CN-116805318-B - Medical image segmentation method based on dynamic deformable convolution and sliding window self-adaptive complementary attention mechanism

CN116805318BCN 116805318 BCN116805318 BCN 116805318BCN-116805318-B

Abstract

The invention discloses a medical image segmentation method based on a dynamic deformable convolution and sliding window self-adaptive complementary attention mechanism, which improves the target perception of micro focus and larger deformation in a medical image and the discrimination capability between a segmentation target and a background.
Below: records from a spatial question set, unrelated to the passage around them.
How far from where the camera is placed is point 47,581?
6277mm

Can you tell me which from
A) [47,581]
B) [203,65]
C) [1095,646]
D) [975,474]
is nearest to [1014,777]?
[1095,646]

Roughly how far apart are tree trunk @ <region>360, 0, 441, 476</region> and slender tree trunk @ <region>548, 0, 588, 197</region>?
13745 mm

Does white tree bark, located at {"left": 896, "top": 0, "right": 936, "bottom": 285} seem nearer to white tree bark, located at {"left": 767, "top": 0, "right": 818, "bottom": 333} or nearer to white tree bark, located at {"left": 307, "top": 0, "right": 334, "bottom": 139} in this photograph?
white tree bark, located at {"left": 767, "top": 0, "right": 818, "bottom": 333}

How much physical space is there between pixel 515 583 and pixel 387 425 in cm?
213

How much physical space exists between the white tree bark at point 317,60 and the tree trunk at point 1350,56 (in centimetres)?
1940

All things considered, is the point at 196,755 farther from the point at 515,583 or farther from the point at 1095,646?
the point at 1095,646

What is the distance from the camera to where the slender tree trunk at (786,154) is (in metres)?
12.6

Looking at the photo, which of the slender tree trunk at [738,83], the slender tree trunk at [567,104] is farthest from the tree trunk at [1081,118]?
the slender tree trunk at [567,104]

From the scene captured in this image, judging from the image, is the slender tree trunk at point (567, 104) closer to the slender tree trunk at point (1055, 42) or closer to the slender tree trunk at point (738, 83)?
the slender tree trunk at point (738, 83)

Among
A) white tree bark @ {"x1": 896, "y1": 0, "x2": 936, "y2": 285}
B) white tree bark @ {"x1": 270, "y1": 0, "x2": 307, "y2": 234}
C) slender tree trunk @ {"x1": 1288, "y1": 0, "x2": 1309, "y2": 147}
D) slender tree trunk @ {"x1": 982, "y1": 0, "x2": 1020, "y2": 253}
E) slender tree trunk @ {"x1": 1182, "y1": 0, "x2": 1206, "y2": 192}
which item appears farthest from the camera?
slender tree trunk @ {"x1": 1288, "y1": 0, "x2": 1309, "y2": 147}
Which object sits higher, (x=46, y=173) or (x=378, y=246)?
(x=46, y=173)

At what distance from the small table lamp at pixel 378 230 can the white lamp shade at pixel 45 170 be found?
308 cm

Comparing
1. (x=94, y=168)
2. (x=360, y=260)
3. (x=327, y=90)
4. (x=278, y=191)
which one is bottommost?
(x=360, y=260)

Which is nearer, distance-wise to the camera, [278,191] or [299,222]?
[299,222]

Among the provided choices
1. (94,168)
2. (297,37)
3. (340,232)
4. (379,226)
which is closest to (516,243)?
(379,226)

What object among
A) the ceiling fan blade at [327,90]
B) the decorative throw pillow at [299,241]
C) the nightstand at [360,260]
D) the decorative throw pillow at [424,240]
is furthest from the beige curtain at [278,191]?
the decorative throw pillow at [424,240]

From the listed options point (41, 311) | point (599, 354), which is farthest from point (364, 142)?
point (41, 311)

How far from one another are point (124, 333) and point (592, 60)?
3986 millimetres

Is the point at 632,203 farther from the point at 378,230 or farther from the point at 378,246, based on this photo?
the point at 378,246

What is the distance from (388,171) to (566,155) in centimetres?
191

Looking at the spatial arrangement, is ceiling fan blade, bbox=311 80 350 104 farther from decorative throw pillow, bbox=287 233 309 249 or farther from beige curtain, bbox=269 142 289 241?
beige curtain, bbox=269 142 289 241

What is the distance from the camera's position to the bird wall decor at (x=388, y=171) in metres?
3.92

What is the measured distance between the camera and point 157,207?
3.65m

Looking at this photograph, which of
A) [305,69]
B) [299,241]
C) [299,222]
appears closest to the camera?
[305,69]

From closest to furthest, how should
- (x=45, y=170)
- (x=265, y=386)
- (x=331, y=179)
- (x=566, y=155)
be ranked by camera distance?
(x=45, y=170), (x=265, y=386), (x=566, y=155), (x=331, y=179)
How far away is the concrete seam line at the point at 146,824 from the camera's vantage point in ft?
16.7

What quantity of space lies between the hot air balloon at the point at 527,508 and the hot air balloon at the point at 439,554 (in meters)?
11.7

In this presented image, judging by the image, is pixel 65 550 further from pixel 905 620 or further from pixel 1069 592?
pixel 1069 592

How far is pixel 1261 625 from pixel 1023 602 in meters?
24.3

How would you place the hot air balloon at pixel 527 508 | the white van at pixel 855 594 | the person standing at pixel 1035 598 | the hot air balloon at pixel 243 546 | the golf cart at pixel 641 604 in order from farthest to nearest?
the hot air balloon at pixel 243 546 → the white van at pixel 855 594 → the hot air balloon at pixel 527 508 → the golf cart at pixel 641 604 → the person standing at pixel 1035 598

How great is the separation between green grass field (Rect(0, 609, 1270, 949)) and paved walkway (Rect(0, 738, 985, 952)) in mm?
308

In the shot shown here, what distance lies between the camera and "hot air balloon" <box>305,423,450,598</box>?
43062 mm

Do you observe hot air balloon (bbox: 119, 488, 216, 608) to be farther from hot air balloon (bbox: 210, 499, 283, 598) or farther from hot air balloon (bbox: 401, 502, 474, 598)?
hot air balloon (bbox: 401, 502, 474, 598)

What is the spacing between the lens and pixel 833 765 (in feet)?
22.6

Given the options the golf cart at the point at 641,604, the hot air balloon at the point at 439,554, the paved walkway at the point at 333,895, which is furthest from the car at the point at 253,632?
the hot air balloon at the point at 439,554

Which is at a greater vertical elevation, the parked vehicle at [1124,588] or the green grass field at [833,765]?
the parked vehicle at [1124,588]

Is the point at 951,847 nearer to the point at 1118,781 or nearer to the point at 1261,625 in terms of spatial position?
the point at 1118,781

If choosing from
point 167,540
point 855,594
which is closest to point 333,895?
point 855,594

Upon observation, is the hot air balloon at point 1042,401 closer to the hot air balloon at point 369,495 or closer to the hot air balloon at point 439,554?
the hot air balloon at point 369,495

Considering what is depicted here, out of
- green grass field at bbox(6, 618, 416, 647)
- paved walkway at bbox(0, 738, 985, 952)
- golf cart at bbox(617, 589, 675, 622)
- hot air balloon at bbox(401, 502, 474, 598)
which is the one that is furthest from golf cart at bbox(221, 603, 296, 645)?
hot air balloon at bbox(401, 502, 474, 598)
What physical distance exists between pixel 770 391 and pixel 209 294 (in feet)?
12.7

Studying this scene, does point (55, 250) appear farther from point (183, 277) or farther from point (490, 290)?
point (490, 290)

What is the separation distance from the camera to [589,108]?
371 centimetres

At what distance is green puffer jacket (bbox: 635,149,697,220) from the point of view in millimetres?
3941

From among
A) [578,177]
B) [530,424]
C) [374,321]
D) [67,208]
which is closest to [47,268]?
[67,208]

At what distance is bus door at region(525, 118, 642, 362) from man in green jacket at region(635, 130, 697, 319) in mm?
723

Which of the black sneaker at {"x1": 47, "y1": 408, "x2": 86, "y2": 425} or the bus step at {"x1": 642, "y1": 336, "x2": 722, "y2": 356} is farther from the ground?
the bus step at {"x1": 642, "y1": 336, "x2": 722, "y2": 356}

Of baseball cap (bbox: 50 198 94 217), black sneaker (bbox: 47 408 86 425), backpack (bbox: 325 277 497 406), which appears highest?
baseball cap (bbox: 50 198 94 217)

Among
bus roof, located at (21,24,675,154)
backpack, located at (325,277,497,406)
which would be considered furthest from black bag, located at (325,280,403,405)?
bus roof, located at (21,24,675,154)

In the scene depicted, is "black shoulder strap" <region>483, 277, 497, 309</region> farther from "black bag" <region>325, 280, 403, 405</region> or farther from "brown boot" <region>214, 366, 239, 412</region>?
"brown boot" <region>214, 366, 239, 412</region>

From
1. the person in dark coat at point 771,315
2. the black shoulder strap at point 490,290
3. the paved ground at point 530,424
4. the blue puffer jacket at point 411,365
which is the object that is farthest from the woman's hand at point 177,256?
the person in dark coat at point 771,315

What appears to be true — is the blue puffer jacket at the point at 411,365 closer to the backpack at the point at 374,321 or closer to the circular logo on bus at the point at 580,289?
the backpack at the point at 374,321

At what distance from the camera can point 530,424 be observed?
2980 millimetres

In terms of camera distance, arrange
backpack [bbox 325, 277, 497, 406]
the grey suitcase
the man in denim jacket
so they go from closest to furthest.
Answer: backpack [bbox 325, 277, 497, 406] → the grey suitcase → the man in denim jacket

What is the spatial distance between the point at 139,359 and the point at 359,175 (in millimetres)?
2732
The dynamic deformable convolution can flexibly change the weight coefficient and deformation bias through task self-adaptive learning, enhance the expression capability of local features of the image and realize self-adaptive extraction of the spatial features. The sliding window self-adaptive complementary attention mechanism realizes global modeling of the cross dimension of the medical image through self-attention branches of weight coefficient self-adaptive learning, overcomes the defect of insufficient modeling of the cross dimension relationship between the space and the channel in the conventional way, and can capture long-distance correlation characteristics of the cross dimension in the image. And the parallel interaction mode combines the local and global features under different resolutions to enhance the characterization learning, and the local features and the global features in the medical image are reserved to the maximum extent.

Inventors

LEI TAO
SUN RUI
DU XIAOGANG
YANG ZIYAO
XUE MINGYUAN
Min Zhongdan

Assignees

陕西科技大学

Dates

Publication Date: 20260505
Application Date: 20230614

Claims (6)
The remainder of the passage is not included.